### 本文抜粋
════════════════

この記事では、AI時代における経理の未来を、具体的なデータと事例に基づいて徹底的に解明します。どの業務が自動化され、どのスキルが今後ますます重要になるのか。そして、より戦略的で付加価値の高いキャリアを築くための具体的な道筋を明確に示します。

AIや自動化のニュースが飛び交う昨今、ご自身のキャリアに不安を感じるのは当然のことです。しかし、この記事を読み終える頃には、その不安は具体的な行動計画に変わり、AI時代を生き抜くだけでなく、主役として活躍するための羅針盤を手にしているはずです。

結論:経理の仕事はなくならないが「役割」は劇的に変化する

結論から申し上げると、経理の仕事が完全になくなることはありません。しかし、その「役割」は今、大きな変革の時を迎えています。単純なデータ入力や定型的な処理業務の需要は確実に減少し、代わりに財務データを分析し、経営戦略に貢献できる専門家の価値が急騰しているのです。

この変化は、経理の役割が「守りの経理」から「攻めの経理」へと移行していることを意味します。「守りの経理」とは、正確な記帳や法令遵守といった、過去の取引を正しく記録・管理する従来の役割です。一方、「攻めの経理」とは、財務データを駆使して未来の経営判断を支援し、事業成長や業務改善に直接貢献する、より戦略的な役割を指します。

例えるなら、試合のスコアをただ記録するスコアキーパーから、戦況を分析し、相手の弱点を見抜き、監督に次の作戦を提言するチームストラテジストへと進化するようなものです。テクノロジーは、この進化を加速させる強力なツールとなります。

AIに代替される業務と人間にしかできない業務

経理の役割の変化を具体的に理解するために、まずAIやRPA(ロボティック・プロセス・オートメーション)が得意とする業務と、人間にしか価値を発揮できない業務を明確に区別することが重要です。これは、将来なくなる仕事に怯えるためではなく、これから自身が注力すべき高付加価値領域を見極めるために不可欠なステップです。

════════════════

### 抜粋エントリ
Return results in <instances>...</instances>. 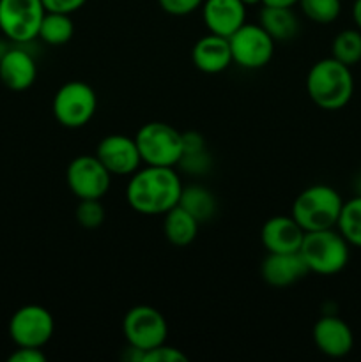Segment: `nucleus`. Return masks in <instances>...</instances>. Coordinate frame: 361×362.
<instances>
[{
    "instance_id": "nucleus-1",
    "label": "nucleus",
    "mask_w": 361,
    "mask_h": 362,
    "mask_svg": "<svg viewBox=\"0 0 361 362\" xmlns=\"http://www.w3.org/2000/svg\"><path fill=\"white\" fill-rule=\"evenodd\" d=\"M183 184L172 166L138 168L127 182L126 198L133 211L144 216L166 214L179 204Z\"/></svg>"
},
{
    "instance_id": "nucleus-2",
    "label": "nucleus",
    "mask_w": 361,
    "mask_h": 362,
    "mask_svg": "<svg viewBox=\"0 0 361 362\" xmlns=\"http://www.w3.org/2000/svg\"><path fill=\"white\" fill-rule=\"evenodd\" d=\"M306 90L311 101L322 110L343 108L354 94V78L349 66L336 59H322L314 64L306 76Z\"/></svg>"
},
{
    "instance_id": "nucleus-3",
    "label": "nucleus",
    "mask_w": 361,
    "mask_h": 362,
    "mask_svg": "<svg viewBox=\"0 0 361 362\" xmlns=\"http://www.w3.org/2000/svg\"><path fill=\"white\" fill-rule=\"evenodd\" d=\"M342 207V197L333 187L317 184L297 194L292 205V218L304 232L335 228Z\"/></svg>"
},
{
    "instance_id": "nucleus-4",
    "label": "nucleus",
    "mask_w": 361,
    "mask_h": 362,
    "mask_svg": "<svg viewBox=\"0 0 361 362\" xmlns=\"http://www.w3.org/2000/svg\"><path fill=\"white\" fill-rule=\"evenodd\" d=\"M299 253L310 272L333 276L343 271L349 262V243L333 228L306 232Z\"/></svg>"
},
{
    "instance_id": "nucleus-5",
    "label": "nucleus",
    "mask_w": 361,
    "mask_h": 362,
    "mask_svg": "<svg viewBox=\"0 0 361 362\" xmlns=\"http://www.w3.org/2000/svg\"><path fill=\"white\" fill-rule=\"evenodd\" d=\"M134 141L142 163L152 166H176L183 158V133L166 122H147L138 129Z\"/></svg>"
},
{
    "instance_id": "nucleus-6",
    "label": "nucleus",
    "mask_w": 361,
    "mask_h": 362,
    "mask_svg": "<svg viewBox=\"0 0 361 362\" xmlns=\"http://www.w3.org/2000/svg\"><path fill=\"white\" fill-rule=\"evenodd\" d=\"M53 115L57 122L69 129L84 127L98 110V98L91 85L84 81H67L53 98Z\"/></svg>"
},
{
    "instance_id": "nucleus-7",
    "label": "nucleus",
    "mask_w": 361,
    "mask_h": 362,
    "mask_svg": "<svg viewBox=\"0 0 361 362\" xmlns=\"http://www.w3.org/2000/svg\"><path fill=\"white\" fill-rule=\"evenodd\" d=\"M45 14L42 0H0V30L14 42H30Z\"/></svg>"
},
{
    "instance_id": "nucleus-8",
    "label": "nucleus",
    "mask_w": 361,
    "mask_h": 362,
    "mask_svg": "<svg viewBox=\"0 0 361 362\" xmlns=\"http://www.w3.org/2000/svg\"><path fill=\"white\" fill-rule=\"evenodd\" d=\"M122 331L127 345L147 352L165 343L168 325H166L165 317L156 308L140 304V306L131 308L126 313Z\"/></svg>"
},
{
    "instance_id": "nucleus-9",
    "label": "nucleus",
    "mask_w": 361,
    "mask_h": 362,
    "mask_svg": "<svg viewBox=\"0 0 361 362\" xmlns=\"http://www.w3.org/2000/svg\"><path fill=\"white\" fill-rule=\"evenodd\" d=\"M66 180L78 200H101L112 186V173L96 156H78L67 166Z\"/></svg>"
},
{
    "instance_id": "nucleus-10",
    "label": "nucleus",
    "mask_w": 361,
    "mask_h": 362,
    "mask_svg": "<svg viewBox=\"0 0 361 362\" xmlns=\"http://www.w3.org/2000/svg\"><path fill=\"white\" fill-rule=\"evenodd\" d=\"M229 42L232 60L244 69H260L275 53V39L260 25L244 23L230 35Z\"/></svg>"
},
{
    "instance_id": "nucleus-11",
    "label": "nucleus",
    "mask_w": 361,
    "mask_h": 362,
    "mask_svg": "<svg viewBox=\"0 0 361 362\" xmlns=\"http://www.w3.org/2000/svg\"><path fill=\"white\" fill-rule=\"evenodd\" d=\"M55 322L52 313L39 304L21 306L9 320V336L16 346L41 349L52 339Z\"/></svg>"
},
{
    "instance_id": "nucleus-12",
    "label": "nucleus",
    "mask_w": 361,
    "mask_h": 362,
    "mask_svg": "<svg viewBox=\"0 0 361 362\" xmlns=\"http://www.w3.org/2000/svg\"><path fill=\"white\" fill-rule=\"evenodd\" d=\"M96 158L112 175H133L142 163L134 138L124 134H108L103 138L96 151Z\"/></svg>"
},
{
    "instance_id": "nucleus-13",
    "label": "nucleus",
    "mask_w": 361,
    "mask_h": 362,
    "mask_svg": "<svg viewBox=\"0 0 361 362\" xmlns=\"http://www.w3.org/2000/svg\"><path fill=\"white\" fill-rule=\"evenodd\" d=\"M304 233L306 232L292 216H275L264 223L260 239L268 253H297Z\"/></svg>"
},
{
    "instance_id": "nucleus-14",
    "label": "nucleus",
    "mask_w": 361,
    "mask_h": 362,
    "mask_svg": "<svg viewBox=\"0 0 361 362\" xmlns=\"http://www.w3.org/2000/svg\"><path fill=\"white\" fill-rule=\"evenodd\" d=\"M310 272L301 253H268L260 267L262 279L269 286L285 288L294 285Z\"/></svg>"
},
{
    "instance_id": "nucleus-15",
    "label": "nucleus",
    "mask_w": 361,
    "mask_h": 362,
    "mask_svg": "<svg viewBox=\"0 0 361 362\" xmlns=\"http://www.w3.org/2000/svg\"><path fill=\"white\" fill-rule=\"evenodd\" d=\"M314 341L324 356L340 359L353 350L354 336L349 325L335 315H326L315 324Z\"/></svg>"
},
{
    "instance_id": "nucleus-16",
    "label": "nucleus",
    "mask_w": 361,
    "mask_h": 362,
    "mask_svg": "<svg viewBox=\"0 0 361 362\" xmlns=\"http://www.w3.org/2000/svg\"><path fill=\"white\" fill-rule=\"evenodd\" d=\"M202 16L211 34L230 37L244 25L246 6L241 0H205L202 6Z\"/></svg>"
},
{
    "instance_id": "nucleus-17",
    "label": "nucleus",
    "mask_w": 361,
    "mask_h": 362,
    "mask_svg": "<svg viewBox=\"0 0 361 362\" xmlns=\"http://www.w3.org/2000/svg\"><path fill=\"white\" fill-rule=\"evenodd\" d=\"M191 60L195 67L202 73L218 74L230 66L232 52H230L229 37H222L209 32V35L198 39L191 49Z\"/></svg>"
},
{
    "instance_id": "nucleus-18",
    "label": "nucleus",
    "mask_w": 361,
    "mask_h": 362,
    "mask_svg": "<svg viewBox=\"0 0 361 362\" xmlns=\"http://www.w3.org/2000/svg\"><path fill=\"white\" fill-rule=\"evenodd\" d=\"M38 76V66L28 52L11 48L0 60V80L9 90L21 92L32 87Z\"/></svg>"
},
{
    "instance_id": "nucleus-19",
    "label": "nucleus",
    "mask_w": 361,
    "mask_h": 362,
    "mask_svg": "<svg viewBox=\"0 0 361 362\" xmlns=\"http://www.w3.org/2000/svg\"><path fill=\"white\" fill-rule=\"evenodd\" d=\"M163 216H165L163 230H165V237L168 239V243L177 247L190 246L197 237L200 223L190 212L184 211L180 205H176Z\"/></svg>"
},
{
    "instance_id": "nucleus-20",
    "label": "nucleus",
    "mask_w": 361,
    "mask_h": 362,
    "mask_svg": "<svg viewBox=\"0 0 361 362\" xmlns=\"http://www.w3.org/2000/svg\"><path fill=\"white\" fill-rule=\"evenodd\" d=\"M260 27L275 41H287L297 34V18L290 7L264 6L260 11Z\"/></svg>"
},
{
    "instance_id": "nucleus-21",
    "label": "nucleus",
    "mask_w": 361,
    "mask_h": 362,
    "mask_svg": "<svg viewBox=\"0 0 361 362\" xmlns=\"http://www.w3.org/2000/svg\"><path fill=\"white\" fill-rule=\"evenodd\" d=\"M184 211L190 212L198 223L209 221L216 212V200L209 189L202 186L183 187L179 204Z\"/></svg>"
},
{
    "instance_id": "nucleus-22",
    "label": "nucleus",
    "mask_w": 361,
    "mask_h": 362,
    "mask_svg": "<svg viewBox=\"0 0 361 362\" xmlns=\"http://www.w3.org/2000/svg\"><path fill=\"white\" fill-rule=\"evenodd\" d=\"M73 34L74 25L69 14L48 13L46 11L45 18L41 21V27H39L38 37H41L42 41L52 46H60L66 45L73 37Z\"/></svg>"
},
{
    "instance_id": "nucleus-23",
    "label": "nucleus",
    "mask_w": 361,
    "mask_h": 362,
    "mask_svg": "<svg viewBox=\"0 0 361 362\" xmlns=\"http://www.w3.org/2000/svg\"><path fill=\"white\" fill-rule=\"evenodd\" d=\"M338 232L345 237V240L353 246L361 247V197H354L353 200L345 202L340 212Z\"/></svg>"
},
{
    "instance_id": "nucleus-24",
    "label": "nucleus",
    "mask_w": 361,
    "mask_h": 362,
    "mask_svg": "<svg viewBox=\"0 0 361 362\" xmlns=\"http://www.w3.org/2000/svg\"><path fill=\"white\" fill-rule=\"evenodd\" d=\"M333 59L345 66H354L361 60V30H342L331 45Z\"/></svg>"
},
{
    "instance_id": "nucleus-25",
    "label": "nucleus",
    "mask_w": 361,
    "mask_h": 362,
    "mask_svg": "<svg viewBox=\"0 0 361 362\" xmlns=\"http://www.w3.org/2000/svg\"><path fill=\"white\" fill-rule=\"evenodd\" d=\"M303 9L304 16L315 23H333L340 16L342 2L340 0H299L297 2Z\"/></svg>"
},
{
    "instance_id": "nucleus-26",
    "label": "nucleus",
    "mask_w": 361,
    "mask_h": 362,
    "mask_svg": "<svg viewBox=\"0 0 361 362\" xmlns=\"http://www.w3.org/2000/svg\"><path fill=\"white\" fill-rule=\"evenodd\" d=\"M74 216H76L78 225L87 230H94L103 225L106 212L99 200H80Z\"/></svg>"
},
{
    "instance_id": "nucleus-27",
    "label": "nucleus",
    "mask_w": 361,
    "mask_h": 362,
    "mask_svg": "<svg viewBox=\"0 0 361 362\" xmlns=\"http://www.w3.org/2000/svg\"><path fill=\"white\" fill-rule=\"evenodd\" d=\"M188 357L184 356L180 350L173 349V346H166L165 343L156 349L144 352L142 362H186Z\"/></svg>"
},
{
    "instance_id": "nucleus-28",
    "label": "nucleus",
    "mask_w": 361,
    "mask_h": 362,
    "mask_svg": "<svg viewBox=\"0 0 361 362\" xmlns=\"http://www.w3.org/2000/svg\"><path fill=\"white\" fill-rule=\"evenodd\" d=\"M209 163H211V159H209L207 152H205L204 148V151L183 154L179 165L183 166L188 173H204L209 170Z\"/></svg>"
},
{
    "instance_id": "nucleus-29",
    "label": "nucleus",
    "mask_w": 361,
    "mask_h": 362,
    "mask_svg": "<svg viewBox=\"0 0 361 362\" xmlns=\"http://www.w3.org/2000/svg\"><path fill=\"white\" fill-rule=\"evenodd\" d=\"M159 7L172 16H186L204 4V0H158Z\"/></svg>"
},
{
    "instance_id": "nucleus-30",
    "label": "nucleus",
    "mask_w": 361,
    "mask_h": 362,
    "mask_svg": "<svg viewBox=\"0 0 361 362\" xmlns=\"http://www.w3.org/2000/svg\"><path fill=\"white\" fill-rule=\"evenodd\" d=\"M87 0H42V6L48 13H64L71 14L74 11L81 9V6Z\"/></svg>"
},
{
    "instance_id": "nucleus-31",
    "label": "nucleus",
    "mask_w": 361,
    "mask_h": 362,
    "mask_svg": "<svg viewBox=\"0 0 361 362\" xmlns=\"http://www.w3.org/2000/svg\"><path fill=\"white\" fill-rule=\"evenodd\" d=\"M46 356L41 352V349L34 346H18L16 352L11 354L9 362H45Z\"/></svg>"
},
{
    "instance_id": "nucleus-32",
    "label": "nucleus",
    "mask_w": 361,
    "mask_h": 362,
    "mask_svg": "<svg viewBox=\"0 0 361 362\" xmlns=\"http://www.w3.org/2000/svg\"><path fill=\"white\" fill-rule=\"evenodd\" d=\"M299 0H262L264 6H276V7H292Z\"/></svg>"
},
{
    "instance_id": "nucleus-33",
    "label": "nucleus",
    "mask_w": 361,
    "mask_h": 362,
    "mask_svg": "<svg viewBox=\"0 0 361 362\" xmlns=\"http://www.w3.org/2000/svg\"><path fill=\"white\" fill-rule=\"evenodd\" d=\"M353 18H354V23H356V27L361 30V0H356V2H354Z\"/></svg>"
},
{
    "instance_id": "nucleus-34",
    "label": "nucleus",
    "mask_w": 361,
    "mask_h": 362,
    "mask_svg": "<svg viewBox=\"0 0 361 362\" xmlns=\"http://www.w3.org/2000/svg\"><path fill=\"white\" fill-rule=\"evenodd\" d=\"M9 46H7V42L6 41H2V39H0V60L4 59V55H6L7 52H9Z\"/></svg>"
},
{
    "instance_id": "nucleus-35",
    "label": "nucleus",
    "mask_w": 361,
    "mask_h": 362,
    "mask_svg": "<svg viewBox=\"0 0 361 362\" xmlns=\"http://www.w3.org/2000/svg\"><path fill=\"white\" fill-rule=\"evenodd\" d=\"M241 2H243L244 6H257V4H260L262 0H241Z\"/></svg>"
},
{
    "instance_id": "nucleus-36",
    "label": "nucleus",
    "mask_w": 361,
    "mask_h": 362,
    "mask_svg": "<svg viewBox=\"0 0 361 362\" xmlns=\"http://www.w3.org/2000/svg\"><path fill=\"white\" fill-rule=\"evenodd\" d=\"M356 191H357V194L361 197V175L356 179Z\"/></svg>"
}]
</instances>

════════════════

### 設問 A
AI時代の経理に関する文章のうち、「この変化は、経理の役割が「守」から始まり「せる強力なツールとなります。」まで続く部分を、一字一句そのまま書き写しなさい。
### 設問 B
AI時代の経理に関する文章で、「守りの経理」の例として挙げられているものは何か。
### 設問 C
AI時代の経理に関する文章を、最後の文の後から引き継いで書き進めなさい。
エントリは参照しなくてかまいません。

### 模範解答 A
この変化は、経理の役割が「守りの経理」から「攻めの経理」へと移行していることを意味します。「守りの経理」とは、正確な記帳や法令遵守といった、過去の取引を正しく記録・管理する従来の役割です。一方、「攻めの経理」とは、財務データを駆使して未来の経営判断を支援し、事業成長や業務改善に直接貢献する、より戦略的な役割を指します。

例えるなら、試合のスコアをただ記録するスコアキーパーから、戦況を分析し、相手の弱点を見抜き、監督に次の作戦を提言するチームストラテジストへと進化するようなものです。テクノロジーは、この進化を加速させる強力なツールとなります。

### 模範解答 B
正確な記帳や法令遵守です。

### 模範解答 C
AIやRPAが得意な定型業務

AIやRPAは、ルールに基づいて大量のデータを高速かつ正確に処理することを得意とします。以下のような定型業務は、今後ますます自動化が進むでしょう。

  • データ入力・処理
    請求書や領収書の内容をAI-OCR(光学的文字認識)が自動で読み取り、会計システムへデータ入力します。手作業による入力ミスがなくなり、業務効率が飛躍的に向上します。
  • 仕訳・記帳
    銀行の取引明細やクレジットカードの利用履歴データをAPI連携で自動取得し、AIが過去の仕訳パターンから勘定科目を推測し、自動で仕訳を作成します。
  • 経費精算
    申請された交通費が最短・最安経路であるかの妥当性チェックや、社内規定との照合を自動で行い、申請内容を処理します。不適切な申請を未然に防ぐ効果もあります。
  • 支払処理・入金消込
    請求書に対する支払データの作成や、取引先からの入金データと売掛金の照合(消込作業)を自動化します。これにより、月次の締め作業を大幅に短縮できます。
  • 定型レポート作成
    残高試算表や資金繰り表など、決められたフォーマットの財務レポートを、設定したタイミングで自動生成します。経営層への迅速な情報提供が可能になります。

人間が価値を発揮する戦略的・創造的業務

AIが定型業務を代替する一方で、人間の判断力、創造性、コミュニケーション能力が不可欠な領域の重要性は、むしろ高まっています。これらが「攻めの経理」の主戦場です。

  • 戦略的な財務分析と提案
    財務諸表の数字の裏側にある「なぜそうなったのか」を解き明かし、「次に何をすべきか」を経営層に提言します。データに基づいた合理的な意思決定を支援する、経営のパートナーとしての役割です。
  • 管理会計とFP&A
    予算策定、将来予測、予実差異分析、事業計画のシミュレーションなど、未来志向の経営管理を担います。FP&A(Financial Planning & Analysis)は、まさにこの役割を体現する職務として注目されています。
  • 非定型・複雑な取引への対応
    M&Aや組織再編、特殊な会計基準の適用など、前例のないイレギュラーな事態への対応には、深い専門知識と過去の経験に基づく高度な判断が求められます。
  • 内部統制と業務プロセスの設計・改善
    新しいテクノロジーの導入や法規制の変更に対応するため、業務フローや内部統制の仕組みを継続的に構築・改善します。企業の健全な成長を支える基盤作りの役割です。
  • ステークホルダーとの折衝
    監査法人、税務当局、金融機関、投資家といった、社内外の多様な関係者との対話や交渉には、論理的な説明能力と信頼関係を築くための高度なコミュニケーション能力が不可欠です。

重要なのは、AIによる自動化と人間の高付加価値業務は、対立するものではないという点です。むしろ、両者は共生関係にあります。AIが定型業務から人間を解放することで、人間はより戦略的な業務に集中できるのです。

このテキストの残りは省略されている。